--- WHAT IS ASKED ---
In the forum post about the Go proxy daemon crash, why does the poster share a link to the stack trace rather than attaching it to the email?

--- EXTRACT PROVIDED ---

Dealing with a crash in production of: runtime/cgo: pthread_create failed: Resource temporarily unavailable with our new Proxy daemon.

ralph....@sendgrid.com

unread,

Jan 28, 2015, 1:18:05 PM1/28/15

to golan...@googlegroups.com

Hello Golang-Nuts group,

We recently started seeing a crash in production related to our long running Go daemon crashing with: pthread_create failed: Resource temporarily unavailable. We've been analyzing crash logs and have been working on trying to determine to the cause of the crash. I apologize in advance for the long winded email but I'm trying to be detailed enough so as to provide a little backstory of what we're experiencing.

Let me explain a little background of what this daemon does:

It's really no more than a TCP proxy that allows us to send a high volume of traffic out of our private network basically utilizing io.Copy to do the bulk of the data-transfer
It has a a few rather simple datastructures that maintain some stats (bookkeeping) of the concurrency utilization of a cluster of ips bound to the local box that it uses for local addresses

These datastructures are relatively small and have mutexes around them protecting their reads and writes
We see no contention so far in the use of these mutexes around these datastructures

It basically, binds to these local addresses and dials out to remote MX servers around the world
This process is long running running linux64bit on Centos 6.0 using the Go 1.3.3
We have it running in production with GOMAXPROCS=`nproc`
The process is largely IO bound, does not do any DNS lookups and relies on a third-party library for logging (which does some cgo calls for writing to Syslog).
Here is a summary of the Goroutines in their various states:

Total goroutines at the time of crash: 35949
88 [syscall]
24020 [IO wait]
1017 [runnable]
9508 [select]
0 [running]
15 [chan receive]
0 [chan send]
1 [finalizer wait]
2 [sleep]
1382 [semacquire]

On average we've seen the daemon use anywhere from 75 native threads to around 500 threads but in some cases it's spiking. Would this many threads be considered high? One thing I discovered was that our soft limit on max threads is only set to 1024. Of course we can bump it but my gut feeling is that our daemon is creating excessive threads possibly.
An additional observation: To our surprise we noticed quite many goroutines in both [IO wait] and [select] where they have been in those states for many, many minutes. These are connections that have been sitting around for some reason which we are also looking into fixing. Obviously this is a concern but even if we had a lot of goroutines sitting around waiting for IO or select, these wouldn't necessarily cause the Go runtime to spawn additional native threads right?

I would have attached the stacktrace to this email but it's rather large around 100MB. So here is a dropbox link for further analysis (if anybody is willing):

https://db.tt/7PhdjbhB

I would appreciate it if the group can give me any hints on where to look and hopefully provide some additional insight as to what could be going on. If it's simply a matter of bumping up our thread limit we can definitely do that as this crash happens a few times a week so far. Another thing that could possibly be screwing us over is that we are logging quite a bit in production as we continue to vet out this daemon (since it's new)

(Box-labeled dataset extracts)
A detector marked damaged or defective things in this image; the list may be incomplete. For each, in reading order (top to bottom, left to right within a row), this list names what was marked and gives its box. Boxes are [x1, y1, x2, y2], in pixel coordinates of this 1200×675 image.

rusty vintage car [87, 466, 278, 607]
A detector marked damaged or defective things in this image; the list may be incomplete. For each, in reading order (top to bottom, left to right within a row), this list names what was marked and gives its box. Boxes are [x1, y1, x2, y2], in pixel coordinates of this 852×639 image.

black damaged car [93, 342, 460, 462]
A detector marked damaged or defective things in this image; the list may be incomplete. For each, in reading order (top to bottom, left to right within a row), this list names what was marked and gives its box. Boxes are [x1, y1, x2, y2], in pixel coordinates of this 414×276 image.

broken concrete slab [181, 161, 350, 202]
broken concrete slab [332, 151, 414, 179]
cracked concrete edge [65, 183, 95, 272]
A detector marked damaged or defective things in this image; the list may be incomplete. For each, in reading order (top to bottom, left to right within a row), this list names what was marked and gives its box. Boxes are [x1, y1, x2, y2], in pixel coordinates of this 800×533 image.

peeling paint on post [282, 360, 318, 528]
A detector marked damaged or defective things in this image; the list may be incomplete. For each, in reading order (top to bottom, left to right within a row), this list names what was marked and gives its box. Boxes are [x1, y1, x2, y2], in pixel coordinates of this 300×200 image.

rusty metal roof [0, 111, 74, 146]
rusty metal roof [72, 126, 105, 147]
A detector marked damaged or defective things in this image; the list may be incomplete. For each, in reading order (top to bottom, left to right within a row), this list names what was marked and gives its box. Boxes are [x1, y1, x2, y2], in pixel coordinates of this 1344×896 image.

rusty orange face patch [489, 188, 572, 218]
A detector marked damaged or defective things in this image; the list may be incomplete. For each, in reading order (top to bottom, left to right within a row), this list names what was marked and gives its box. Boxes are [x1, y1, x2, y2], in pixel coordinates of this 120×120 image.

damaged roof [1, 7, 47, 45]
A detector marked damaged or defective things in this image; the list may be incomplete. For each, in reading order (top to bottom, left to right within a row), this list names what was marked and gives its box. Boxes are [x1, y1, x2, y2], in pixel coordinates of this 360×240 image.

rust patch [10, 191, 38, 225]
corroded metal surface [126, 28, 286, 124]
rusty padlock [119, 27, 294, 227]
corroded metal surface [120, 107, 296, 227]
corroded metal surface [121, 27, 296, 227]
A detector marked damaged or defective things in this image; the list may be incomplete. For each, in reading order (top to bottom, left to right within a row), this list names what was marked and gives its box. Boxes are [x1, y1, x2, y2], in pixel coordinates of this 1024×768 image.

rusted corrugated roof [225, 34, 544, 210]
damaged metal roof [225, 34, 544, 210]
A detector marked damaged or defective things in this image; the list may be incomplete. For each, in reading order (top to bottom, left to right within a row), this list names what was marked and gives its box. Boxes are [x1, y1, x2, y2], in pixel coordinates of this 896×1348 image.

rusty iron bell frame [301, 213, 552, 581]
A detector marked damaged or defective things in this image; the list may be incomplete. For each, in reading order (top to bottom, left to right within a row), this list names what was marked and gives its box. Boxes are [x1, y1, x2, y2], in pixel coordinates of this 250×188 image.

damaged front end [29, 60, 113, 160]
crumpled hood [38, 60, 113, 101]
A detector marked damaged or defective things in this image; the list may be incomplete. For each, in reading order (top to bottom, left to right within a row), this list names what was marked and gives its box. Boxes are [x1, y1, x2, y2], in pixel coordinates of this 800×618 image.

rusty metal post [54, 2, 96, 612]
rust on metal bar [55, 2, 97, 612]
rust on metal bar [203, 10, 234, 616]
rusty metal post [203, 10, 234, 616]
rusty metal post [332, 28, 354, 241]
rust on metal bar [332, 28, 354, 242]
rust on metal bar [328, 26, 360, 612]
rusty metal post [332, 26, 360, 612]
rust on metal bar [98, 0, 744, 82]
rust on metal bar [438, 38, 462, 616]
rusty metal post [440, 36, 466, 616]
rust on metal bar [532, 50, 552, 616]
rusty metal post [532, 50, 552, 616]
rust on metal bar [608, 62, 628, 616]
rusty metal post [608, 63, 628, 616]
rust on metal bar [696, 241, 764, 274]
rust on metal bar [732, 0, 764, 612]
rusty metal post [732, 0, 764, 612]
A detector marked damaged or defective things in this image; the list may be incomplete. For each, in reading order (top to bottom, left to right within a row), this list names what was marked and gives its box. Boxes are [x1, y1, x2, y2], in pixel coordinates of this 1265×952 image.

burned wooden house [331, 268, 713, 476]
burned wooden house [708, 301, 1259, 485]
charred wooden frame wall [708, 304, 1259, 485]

--- THE OUTPUT ---
The stack trace is rather large, around 100MB, so the poster gives a Dropbox link for further analysis instead of attaching it.